### Tasks for this exercise
1) Please answer these from the article on the Owens appeal:
(a) Roughly how many pages long was the appeals court's opinion?
(b) Who commuted Owens's death sentence, and in what year?
(c) Where was Gregory Vann killed?
2) Copy the passage of the Owens appeal article from "Appeals court affirms" up to and including "October 7 decision.", renaming "panel" as "bench" throughout.
3) Carry the Owens appeal article forward from its last sentence.

##### Excerpted text #####

Colorado Politics

Appeals court affirms murder conviction of Sir Mario Owens despite juror irregularities

The Court of Appeals has upheld the murder conviction of Sir Mario Owens, one of the final three men on Colorado’s death row, after concluding he received a fair trial despite an unusual series of connections one juror had to his case.

In a detailed opinion on Thursday that totaled roughly 100 pages, a three-member panel for the appeals court agreed that prosecutors failed to disclose information that would have benefitted Owens and that defense attorneys struggled with getting eyewitnesses to cooperate. Nevertheless, the panel decided those issues were not so serious as to warrant a new trial.

“When a defendant has received a fair, albeit imperfect, trial, the law strongly favors finality,” wrote Judge David J. Richman in the October 7 decision.

A jury convicted Owens for the fatal 2005 shooting of Javad Marshall-Fields and his fiancee, Vivian Wolfe in Aurora. Owens received a death sentence as a result, but Gov. Jared Polis commuted it to life in prison in 2020 following the General Assembly’s abolition of capital punishment.

At the time of his slaying, Marshall-Fields was set to testify as a witness against Owens for the July 4, 2004 killing of Gregory Vann at Lowry Park. It was his trial and conviction for Vann’s murder that prompted the latest appeal from Owens.

Owens put forward several claims following his conviction calling into question the fairness of his trial. In 2017, retired District Court Judge Christopher J. Munch reviewed what the Court of Appeals described as a “monumental amount” of evidence. He ultimately declined to grant a new trial.

##### Recorded data #####

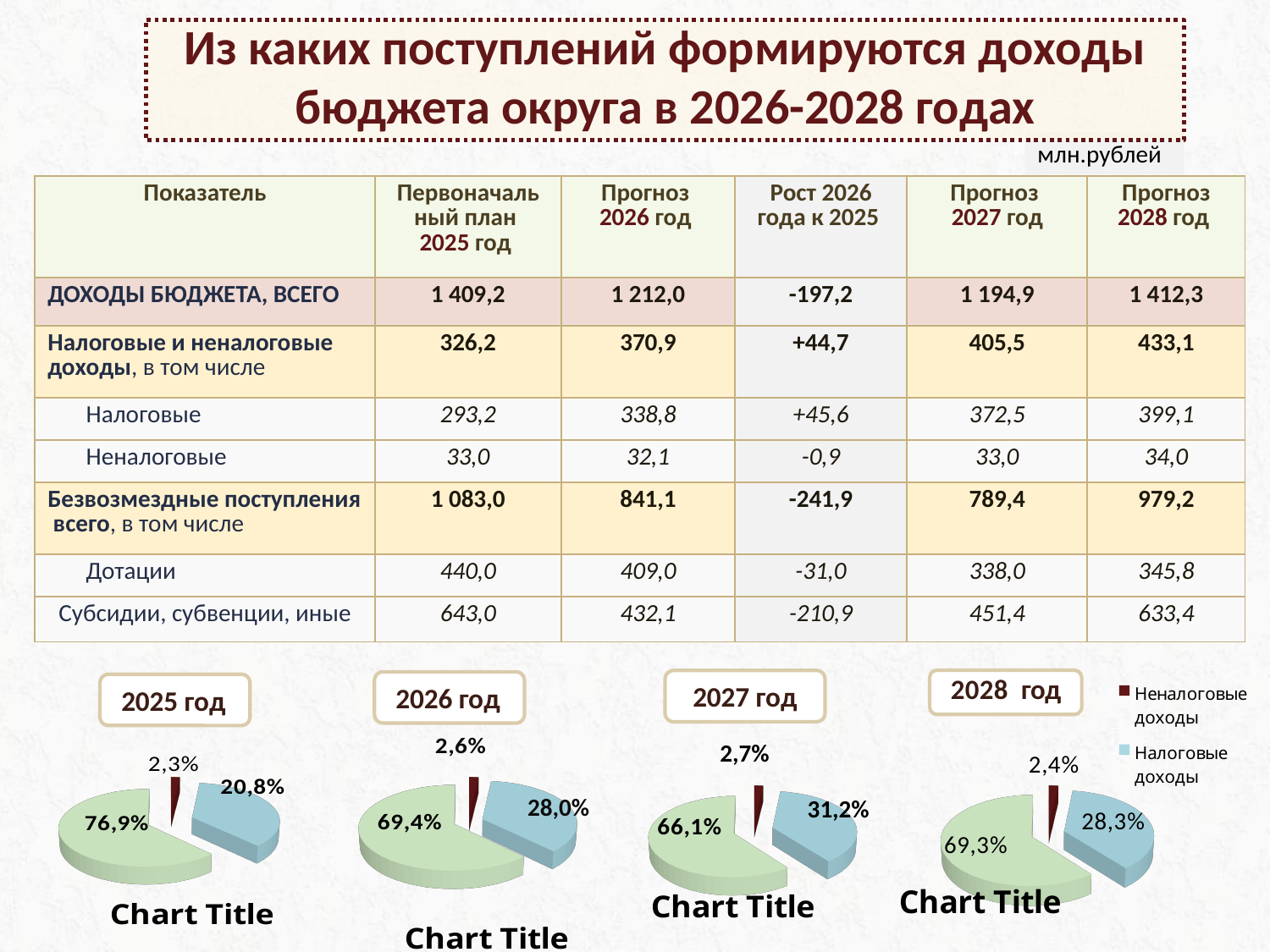
What kind of chart is used for the 2025 год chart at the bottom of the slide? Pie chart In the 2025 год pie chart, what share is shown for Налоговые доходы? 20,8% In the 2027 год pie chart, what share is shown for Налоговые доходы? 31,2% In the 2028 год pie chart, what share is shown for Неналоговые доходы? 2,4% In the 2026 год pie chart, what share is shown for Неналоговые доходы? 2,6% In the 2025 год pie chart, what is the largest share shown? 76,9% How many pie charts are shown on the slide? 4 In the 2027 год pie chart, by how many percentage points does the Налоговые доходы share exceed the Неналоговые доходы share? 28,5 How many slices does the 2026 год pie chart have? 3 In the 2027 год pie chart, what is the smallest share shown? 2,7% Is the share of Налоговые доходы larger in the 2026 год pie chart or the 2027 год pie chart? 2027 год How many entries does the legend next to the 2028 год chart list? 2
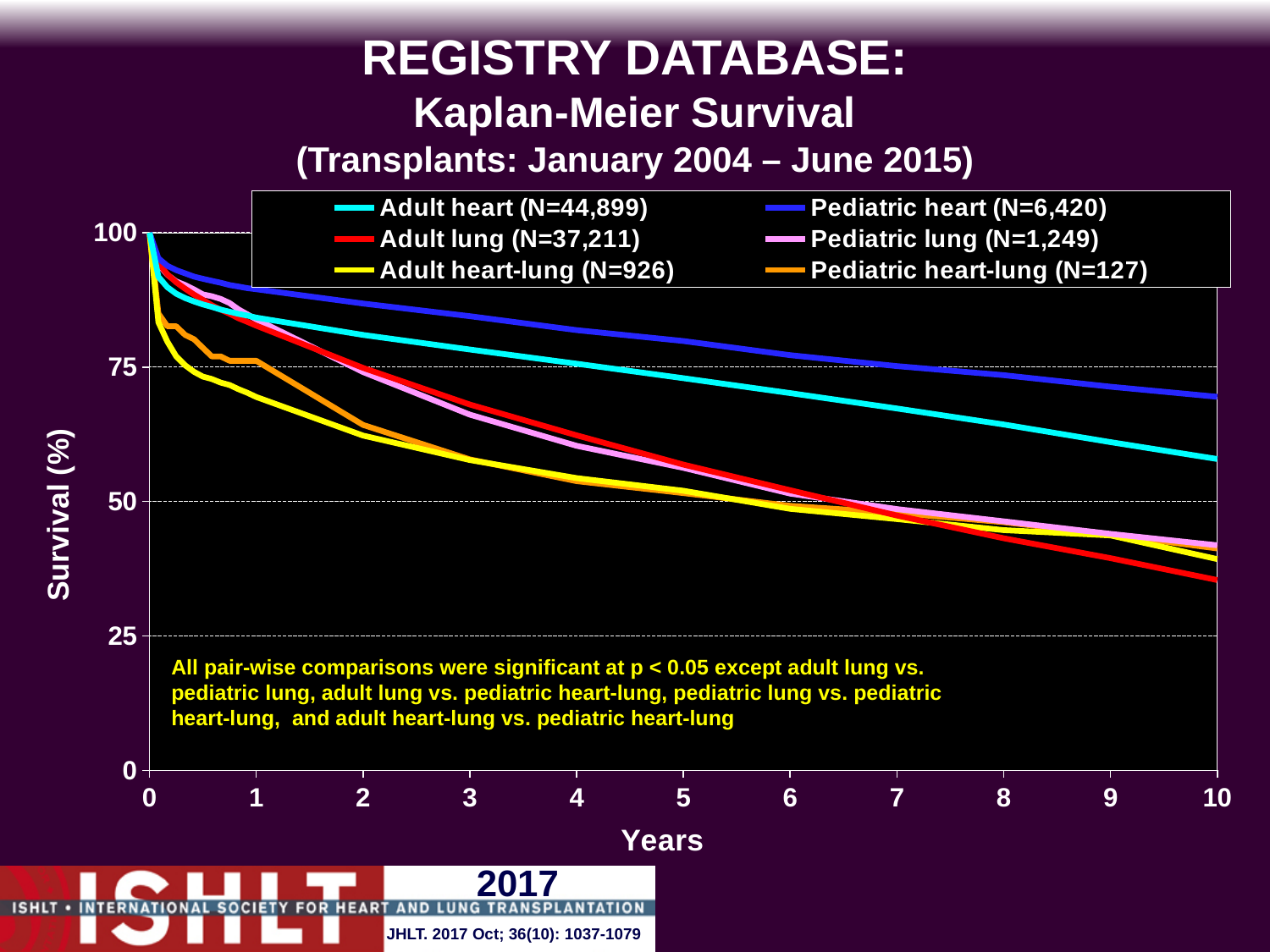
What kind of chart is shown on the slide? line chart Which series has the lowest survival at 10 years? Adult lung Do the survival curves rise or fall as years increase? fall Is the survival for Pediatric heart at 10 years greater or less than 50? greater Which series has the highest survival at 10 years? Pediatric heart What is the N shown in the legend for Adult heart? 44,899 Is the survival for Pediatric heart at 5 years greater or less than 75? greater How many series does the legend list? 6 Is the survival for Adult heart-lung at 1 year greater or less than 75? less At 10 years, which is higher: Adult heart or Pediatric heart survival? Pediatric heart What colour is the Pediatric heart line? blue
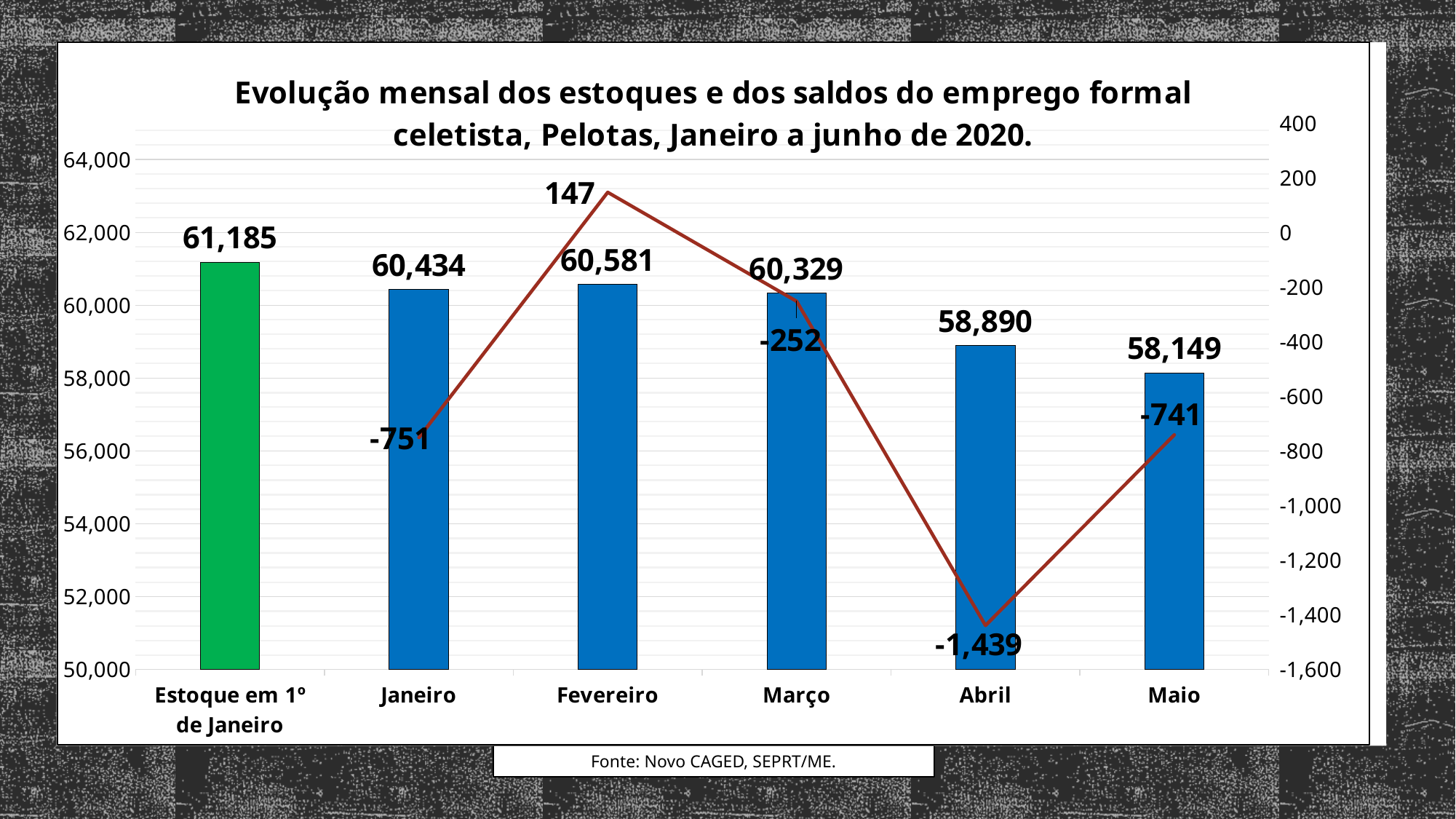
Which month has the highest value on the line (saldo)? Fevereiro What is the value of the line (saldo) for Janeiro? -751 What source is cited below the chart? Fonte: Novo CAGED, SEPRT/ME. What is the bar value for Fevereiro? 60,581 What is the difference between the bar values for Estoque em 1º de Janeiro and Maio? 3,036 What is the bar value for Abril? 58,890 Which month has the lowest bar value? Maio Which is larger, the bar value for Janeiro or for Fevereiro? Fevereiro How many bars are plotted in the chart? 6 Do the bar values rise or fall from Março to Maio? fall What is the value of the line (saldo) for Abril? -1,439 Which category has the highest bar value? Estoque em 1º de Janeiro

#####

### Responses by item number
1)
(a) Roughly 100 pages.
(b) Gov. Jared Polis, in 2020.
(c) At Lowry Park.

2)
Appeals court affirms murder conviction of Sir Mario Owens despite juror irregularities

The Court of Appeals has upheld the murder conviction of Sir Mario Owens, one of the final three men on Colorado’s death row, after concluding he received a fair trial despite an unusual series of connections one juror had to his case.

In a detailed opinion on Thursday that totaled roughly 100 pages, a three-member bench for the appeals court agreed that prosecutors failed to disclose information that would have benefitted Owens and that defense attorneys struggled with getting eyewitnesses to cooperate. Nevertheless, the bench decided those issues were not so serious as to warrant a new trial.

“When a defendant has received a fair, albeit imperfect, trial, the law strongly favors finality,” wrote Judge David J. Richman in the October 7 decision.

3)
A substantial part of Owens’ appeal centered around the alleged misconduct of a juror in his murder trial, identified in court documents as “Juror 75.” During the trial, Juror 75 encountered a testifying witness at her son’s apartment, recognized faces in the courtroom, knew a friend of Owens’ who was in the courtroom, and had had the victim (Vann) over to her house when he was a child.

Owens also contended that Juror 75 lied on her questionnaire before the trial, stating she had not been a victim, witness or defendant, and that she did not recognize the names of Vann or Marshall-Fields. Owens contended all of those answers were false.

“We have testimony from her son that [Vann] was a frequent guest at the house and she was liked by a lot of his friends,” said Judge Craig R. Welling during oral arguments in August. “But we don’t have a finding one way or the other as to whether or not she knew Mr. Vann.”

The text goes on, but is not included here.